Neither of them spoke more than a conventional word or two until Hillyer, after full speed down Haig's road to the junction, slowed up on the main highway along the Bright.w.a.ter. It was the serenest of summer evenings, very still and fragrant, with a touch of autumn in the air. The eastern sky was filled with pale golds and pinks, and the foothills were warm with purples. Marion's face was averted from Hillyer, and her eyes were fixed, not on the soft alternations of color in the sky, but on Thunder Mountain, where the only clouds to be seen in all the expanse of blue lay low upon its uncompromising head.
"Marion!" said Hillyer, at length.
She did not miss the note in his voice that exposed his intention, but long preparation for this moment enabled her to face him calmly.
"Yes, I know, Robert," she said. "You have much to say to me."
"I'm going to-morrow," he began abruptly. "Will you go with me?"
"To-morrow? Go with you?" she repeated, with a little start of surprise.
"Yes. Will you go with me?"
"But I don't understand, Robert."
"I must be in Denver the day after to-morrow."
"I--I didn't know your time was so short.
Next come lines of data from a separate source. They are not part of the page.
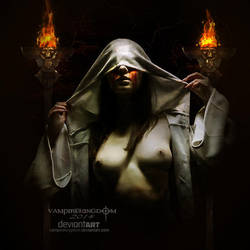 Dark Justice by vampirekingdom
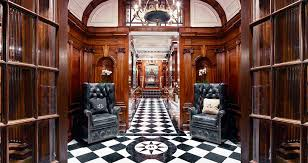 top 25 hotels in the world tripadvisor travelers u0027 choice awards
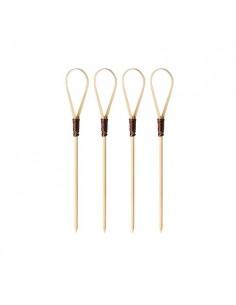 40 Pinchos de Bambú de 10cm...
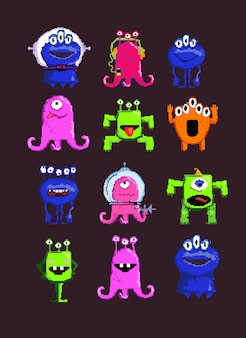 Alien cartoon characters set illustration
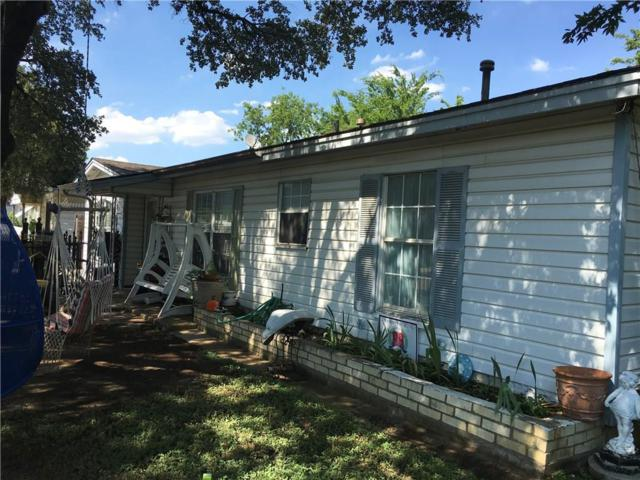 4220 Hardy Street, Fort Worth, TX 76106 (MLS #13873372) :: Robbins Real Estate Group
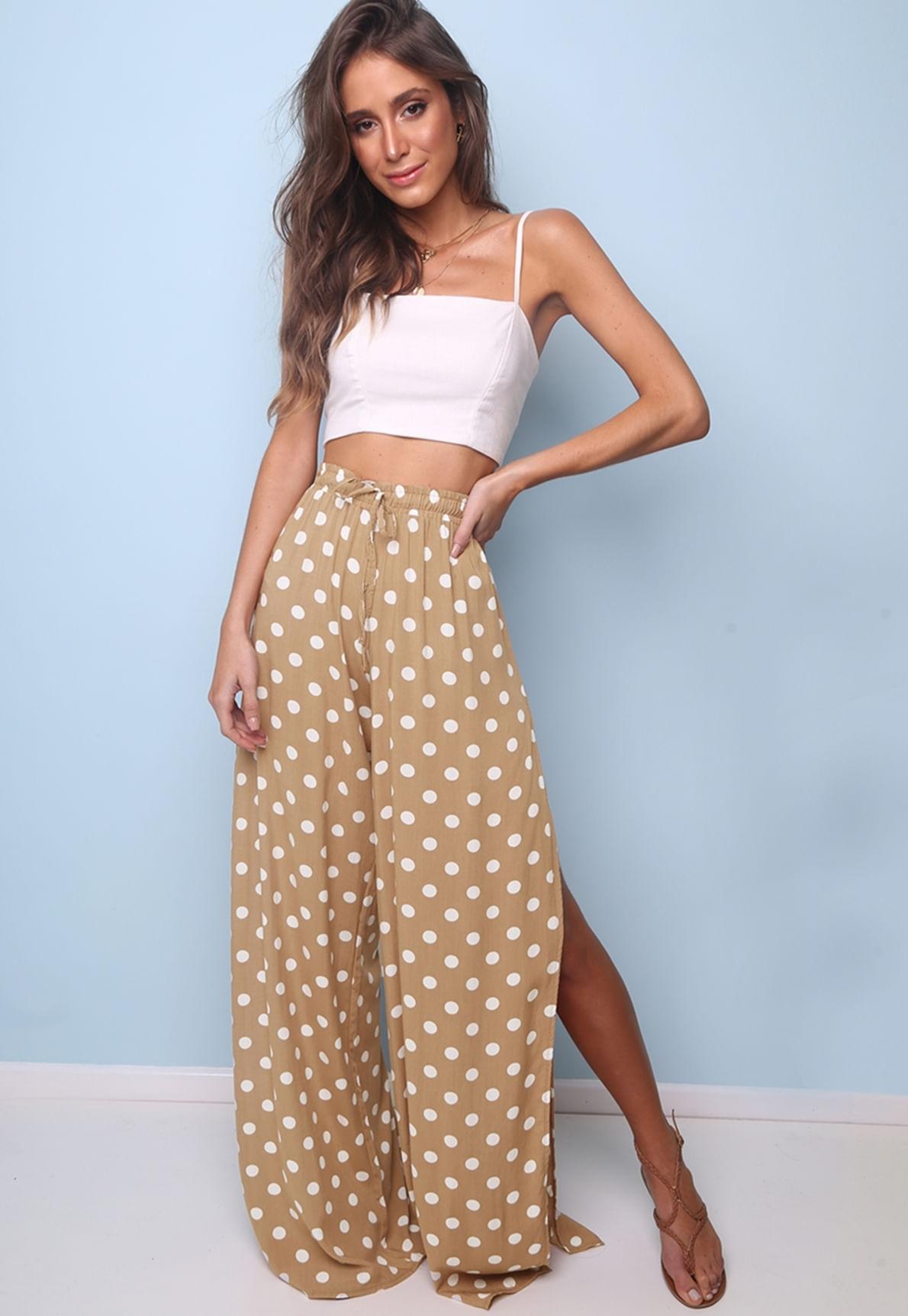 27706-calca-pantalona-poa-camel-harley-mundo-lolita-01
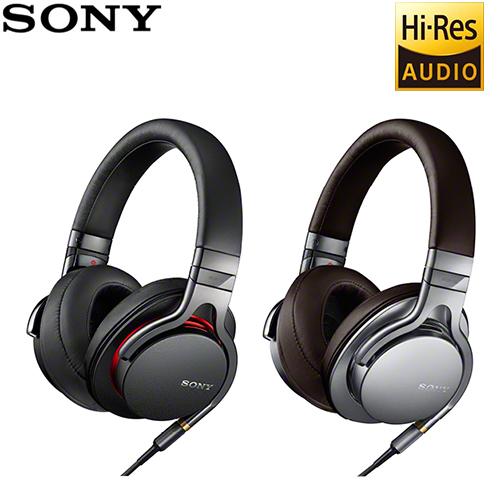 SONY MDR-1A (贈TDK耳機)  高解析Hi-Res音質,耳罩式耳機,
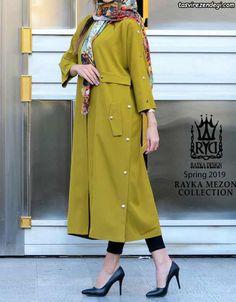 Niqab Fashion, Muslim Fashion, Fashion Dresses, Iranian Women Fashion, Womens Fashion, Abaya Designs, Designs For Dresses, Fashion Sewing, Blouse Styles
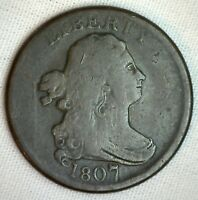1807 1/2C Draped Bust Half Cent Copper Coin Fine Large 7 Variety C-1 #M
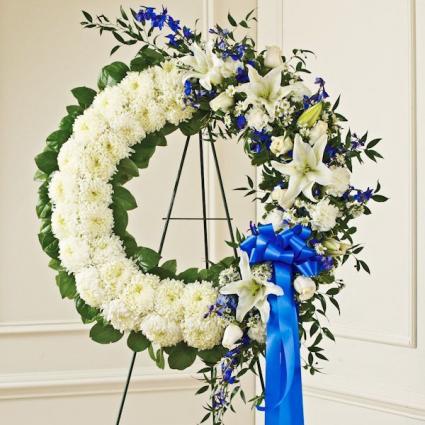 Serene Blessings Standing Wreath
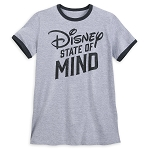 Disney Men's Shirt - Disney State of Mind Ringer
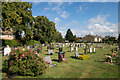 TL5460 : Bottisham Cemetery by Kim Fyson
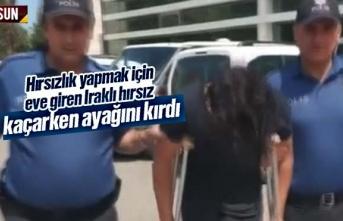 Samsun'da hırsızlık yapmak için eve giren...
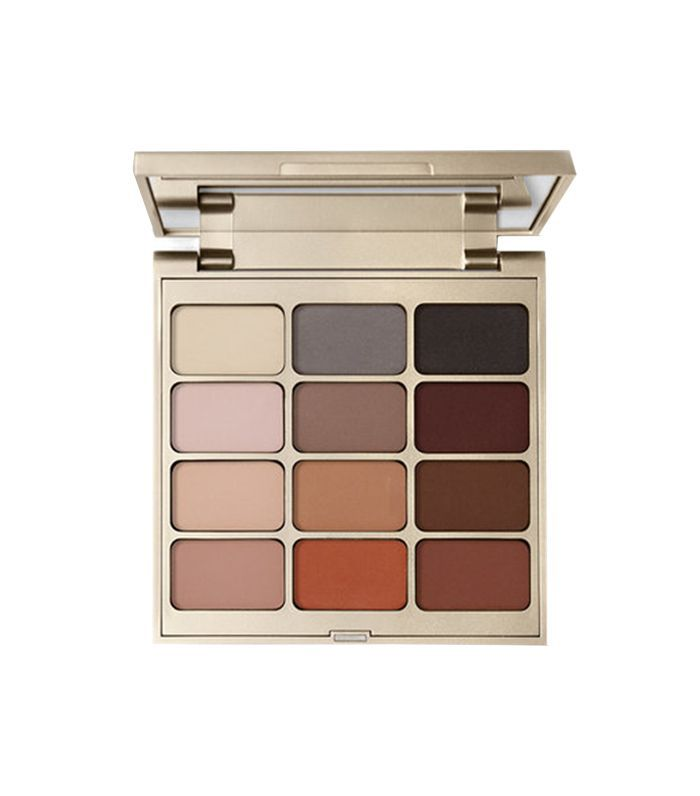 Eyes Are the Window Shadow Palettes - matte eyeshadow palette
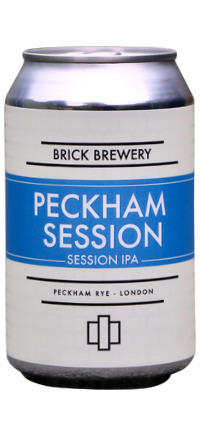 Brick Peckham Session 330ml Can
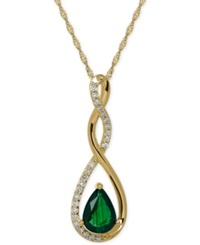 Macy's Emerald 2 3 Ct. T.W. And Diamond 1 10 Ct. T.W. Birthstone Pendant Necklace In 14K Gold Green
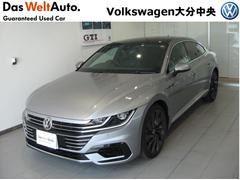 VW アルテオンR−Line 4MOTION Advance DEMO CAR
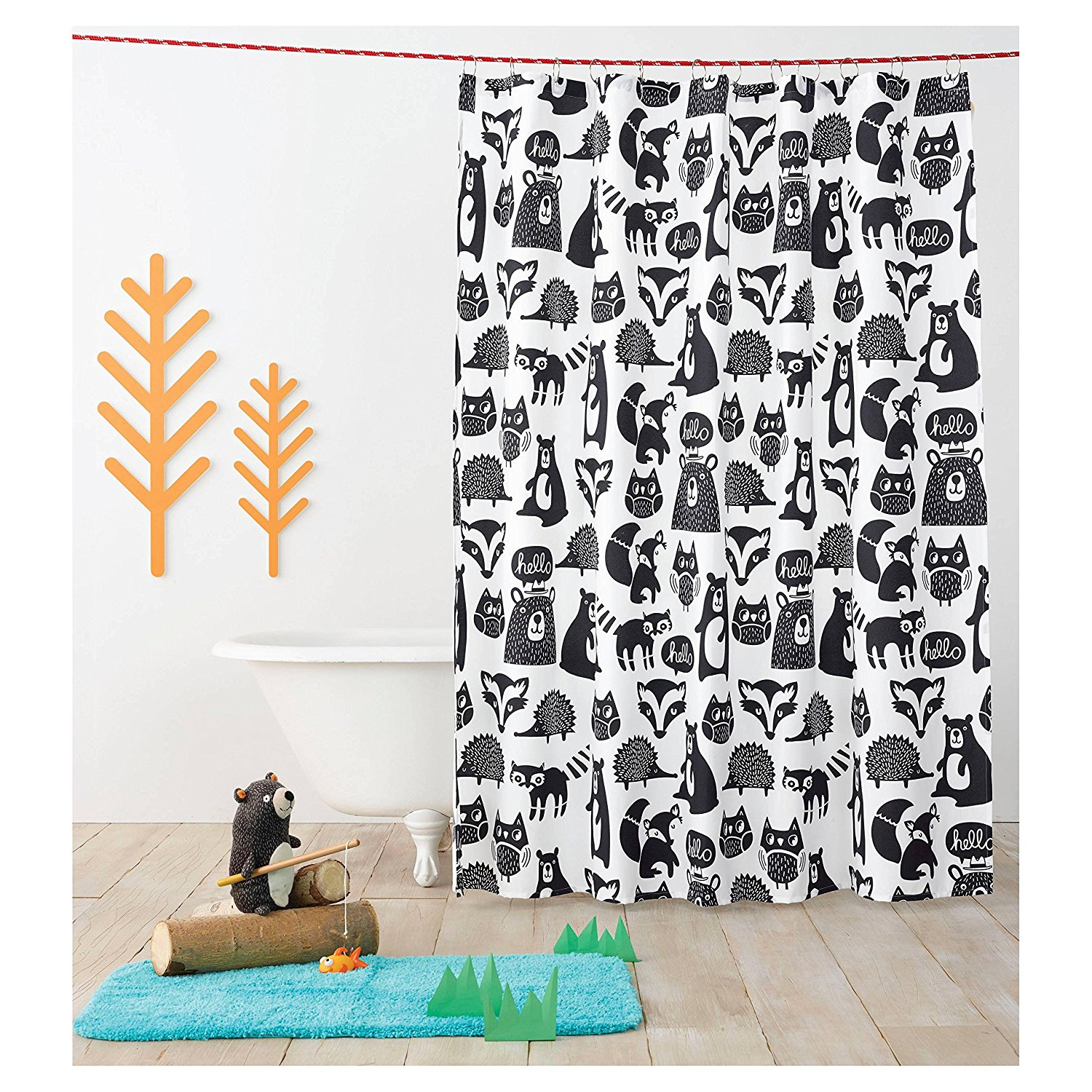Cheap Forest Shower Curtain, find Forest Shower Curtain deals on ...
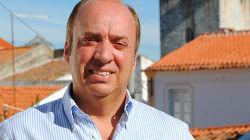 Victor Madeira lidera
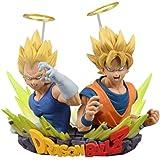 Action Figure Dragon Ball Z Super Saiyajin Goku & Super Saiyajin Vegeta Banpresto Multicores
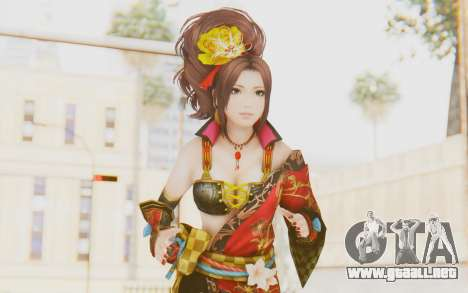 Samurai Warriors 4 - Kai para GTA San Andreas
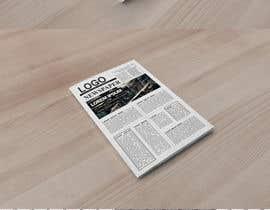 #6 für Brötchen Zeitung A4 von ingBoldizar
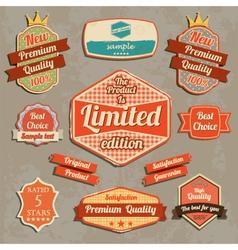 Retro design label set vector image
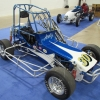 AARN Race Car and Trade Show85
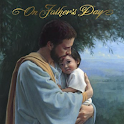 Father's Day 2020 icon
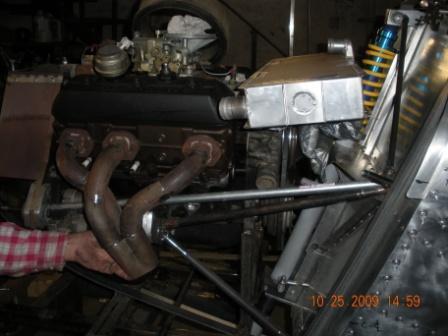 Engine Mockup 2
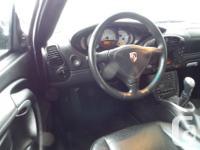 2004 Porsche 911 Turbo Convertible H-6 cylinder just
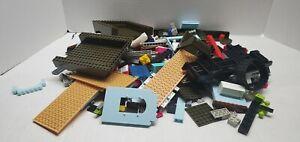 Lot Of BTR & Mega Bloks Building Blocks, Misc. Pieces Parts Gi joe 3+lb Lot 1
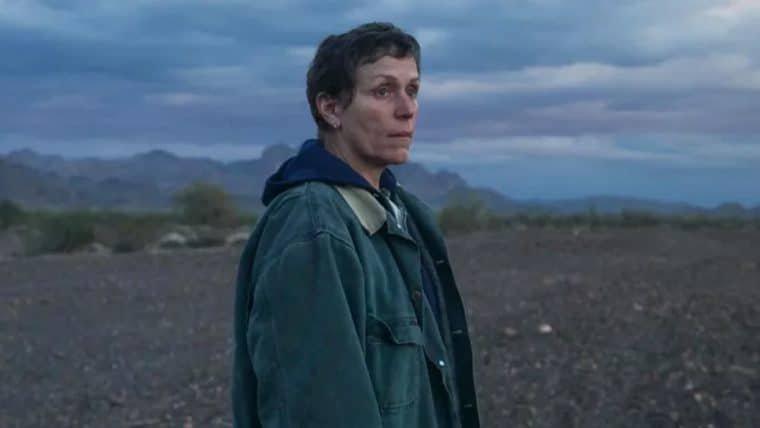 Nomadland ganha Melhor Filme no Oscar 2021; confira a lista completa de vencedores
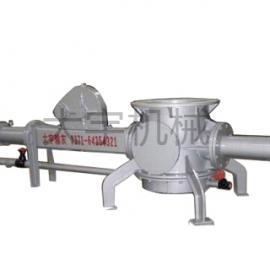 锅炉脱硫除尘器|炉内喷钙脱硫泵|大宇气力输送厂家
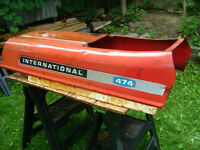 International 474 Tractor Hood - Hot Rod / Rat Rod Parts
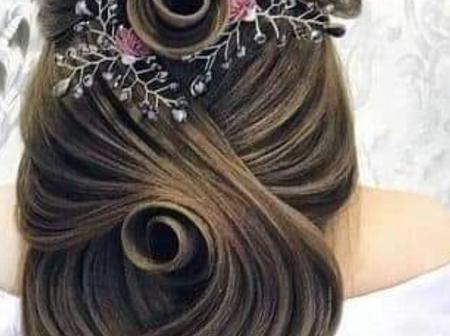 Different Hair Styles You May Want To Fix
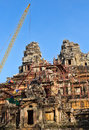Free Tower Crane In The Temple Of Angkor Wat Stock Photos - 29082213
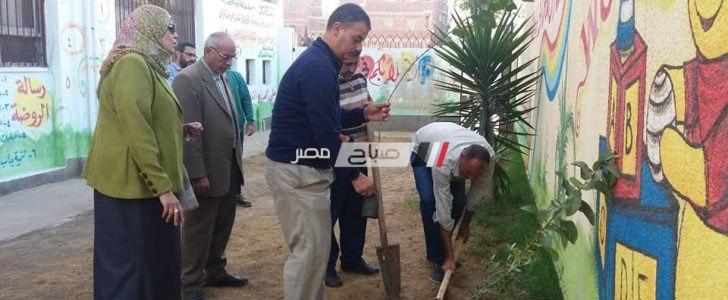 """بالصور مدارس عزبة البرج بدمياط تشارك في مبادرة """"السيسي"""" لزراعة مليون شجرة مثمرة"""
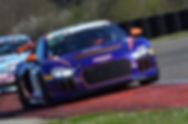 Antoine Leclerc en GT4 Series sur une Audi R8 (Riviera Motorsport)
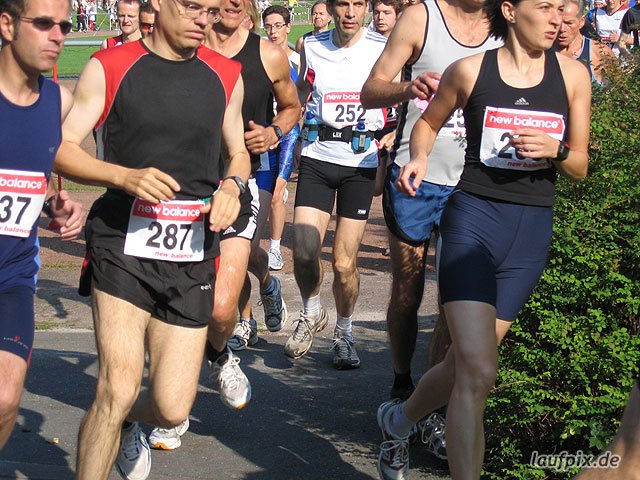 Altenaulauf Borchen 2005 - 12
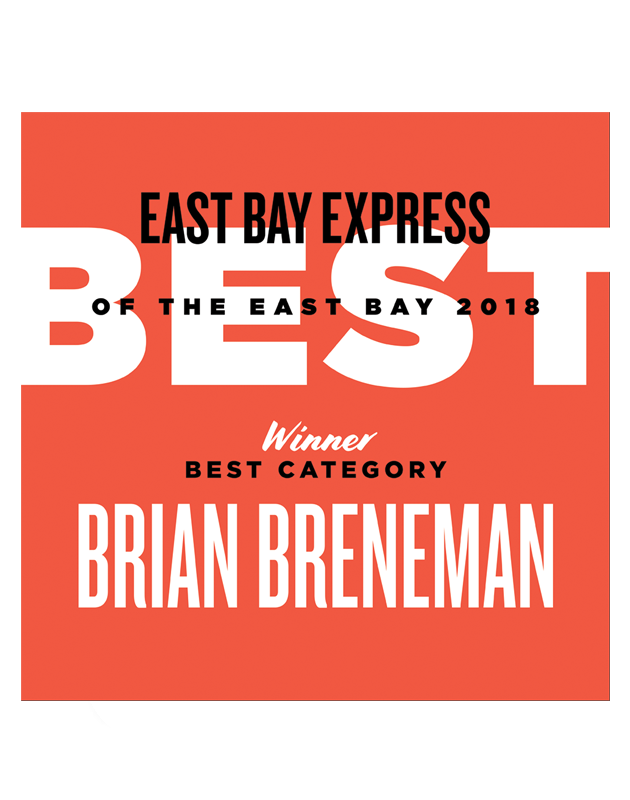 """Best of the East Bay"" Award Window Cling"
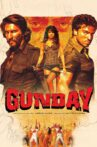 Gunday Movie Streaming Online Watch on Amazon, Google Play, Youtube, iTunes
I'm afraid--I've spoiled your visit."
"That doesn't matter, Marion, if you'll go back with me."
"But I can't--just yet."
"Why not?"
"I'm not ready. I haven't half finished my visit with Claire."
She was, after all, somewhat confused, for she had not expected him to approach the subject in just this way.
"But the summer is almost gone. It's near the end of August,"
persisted Hillyer.
"There's another month of good weather. And September, Claire says, is the most beautiful of all."
"That may be, unless Huntington's right. He told me only yesterday that it's going to be an early winter. There's come a chill in the air even since I've been here."
"Nonsense!" she replied, recovering her composure. "I'll go out with the last stage."
"And get caught in an avalanche or something!"
"I suppose Seth does want to get rid of me!" she said, with a faint laugh.
"That's not it at all."
"Well, I'm not afraid."
"But suppose you stay too late, and get caught. You'd have to remain here all winter. The Park, Huntington says, is as tight as a jail after the snows come."
"Claire stays here through the winter sometimes."
He felt a fresh alarm, and showed it. It would be just like her! he thought.
"See here, Marion!" he said, plunging at last. "I've obeyed your order not to say anything about--the future. I meant not to say anything until the time was up. But you must see I can't keep silent now, after--what's happened. You must know I can't go away and leave you without knowing what--it all means. You said you'd tell me as soon as you'd finished nursing--him. No, wait, please! Let me say it at once.
You know I love you. I want you to marry me. I need you, Marion.
There's never been an hour, a minute that I haven't thought of you. I can't work--I can't do anything without you. I love you more than--"
"Stop, Robert!" she cried. "You're making it harder for both of us."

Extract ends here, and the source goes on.